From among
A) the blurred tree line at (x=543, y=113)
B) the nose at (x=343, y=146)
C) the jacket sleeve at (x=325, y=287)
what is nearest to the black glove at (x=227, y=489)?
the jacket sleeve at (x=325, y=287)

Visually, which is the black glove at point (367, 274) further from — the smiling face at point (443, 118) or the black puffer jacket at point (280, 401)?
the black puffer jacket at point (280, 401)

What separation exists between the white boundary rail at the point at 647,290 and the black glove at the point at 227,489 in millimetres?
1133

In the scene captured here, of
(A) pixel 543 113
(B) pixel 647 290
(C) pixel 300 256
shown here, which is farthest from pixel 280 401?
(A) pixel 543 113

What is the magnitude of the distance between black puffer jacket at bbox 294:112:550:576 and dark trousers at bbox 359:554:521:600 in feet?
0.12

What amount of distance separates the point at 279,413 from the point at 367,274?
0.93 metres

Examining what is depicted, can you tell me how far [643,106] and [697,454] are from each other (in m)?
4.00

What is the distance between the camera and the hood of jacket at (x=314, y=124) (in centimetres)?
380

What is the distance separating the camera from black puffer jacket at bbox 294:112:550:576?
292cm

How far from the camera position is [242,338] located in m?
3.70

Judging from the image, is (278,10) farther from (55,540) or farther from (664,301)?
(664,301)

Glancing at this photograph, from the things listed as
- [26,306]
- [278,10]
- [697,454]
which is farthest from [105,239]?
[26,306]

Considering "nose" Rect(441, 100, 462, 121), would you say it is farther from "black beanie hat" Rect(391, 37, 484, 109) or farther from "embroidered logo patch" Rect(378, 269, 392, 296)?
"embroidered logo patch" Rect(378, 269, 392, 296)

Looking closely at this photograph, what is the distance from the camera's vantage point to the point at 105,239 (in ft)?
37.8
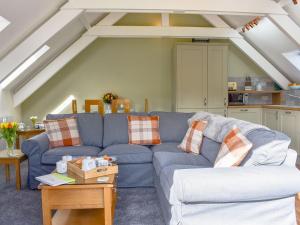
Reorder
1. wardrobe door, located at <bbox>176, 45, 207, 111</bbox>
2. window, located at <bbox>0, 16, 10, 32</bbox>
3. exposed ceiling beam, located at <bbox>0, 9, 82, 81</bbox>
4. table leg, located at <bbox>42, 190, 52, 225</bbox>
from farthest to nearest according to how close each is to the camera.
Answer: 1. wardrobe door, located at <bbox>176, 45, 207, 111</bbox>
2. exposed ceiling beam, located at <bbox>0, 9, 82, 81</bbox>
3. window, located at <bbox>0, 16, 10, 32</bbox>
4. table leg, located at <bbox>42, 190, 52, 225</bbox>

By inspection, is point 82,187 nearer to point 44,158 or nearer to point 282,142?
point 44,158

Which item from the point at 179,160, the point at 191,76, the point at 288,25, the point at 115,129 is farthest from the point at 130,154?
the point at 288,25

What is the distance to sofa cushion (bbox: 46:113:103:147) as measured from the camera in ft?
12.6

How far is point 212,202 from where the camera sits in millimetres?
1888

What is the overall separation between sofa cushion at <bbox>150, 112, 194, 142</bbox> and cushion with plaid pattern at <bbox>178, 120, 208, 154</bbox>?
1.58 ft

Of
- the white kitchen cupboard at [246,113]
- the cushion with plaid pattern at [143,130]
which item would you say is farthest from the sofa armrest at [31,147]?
---
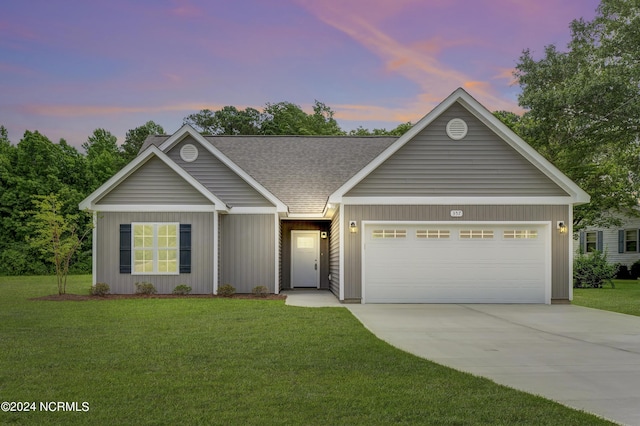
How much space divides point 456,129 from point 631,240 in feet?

What is asked:
Copy out each line of the data above that contains the word "door".

Exercise result:
1. wardrobe door, located at <bbox>176, 45, 207, 111</bbox>
Answer: 1. wardrobe door, located at <bbox>176, 45, 207, 111</bbox>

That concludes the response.